Description
This analysis is about the special reading experience deriving from the interplay of bottom-up and top-down processes in the reception of Kafka’s narrative texts. Text phenomena which are typical for the author (and therefore kafkaesque) are being analysed in “The Worries of a Family Man” and in his three novels.
The special effect of these kafkaesque peculiarities on readers is made tangible primarily with the help of Wolfgang Iser’s Leerstellentheorie and cognitive poetics. In a comparison of the novels, the first fragment, “Amerika or The Missing” Person offers significantly fewer Kafka-typical features than the last fragment, “The Castle”. It can also be demonstrated on the basis of individual passages from different texts with similar subject matter that the narrators of the novels are becoming better and better at making it more difficult for the reader to create meaning based on what they are reading.
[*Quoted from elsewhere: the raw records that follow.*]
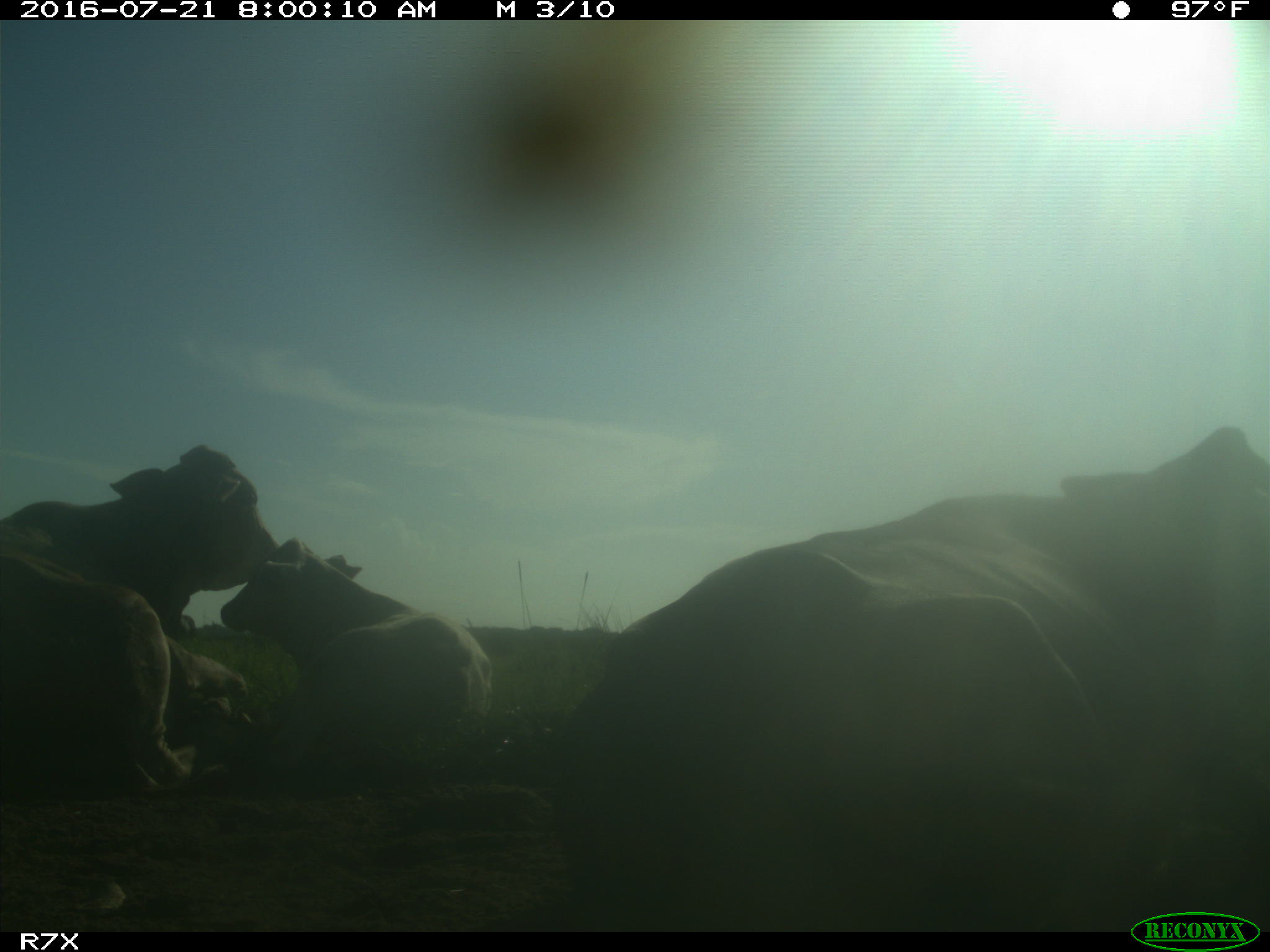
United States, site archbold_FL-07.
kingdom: Animalia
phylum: Chordata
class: Mammalia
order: Artiodactyla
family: Bovidae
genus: Bos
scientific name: Bos taurus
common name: domestic cow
This difficulty in the construction of meaning arises on the level of the situation model: the descriptions of what is given within the narrative cannot be reconciled with the schemata that people adopt in the course of their lives based on the experiences they have made.
The process of understanding, which usually occurs automatically when reading a text, is being deautomated because the reader is overwhelmed by the narrator’s schemas; depending on the text on a more general or detailed level. This specific quality of Kafka’s texts is Kafkaesque.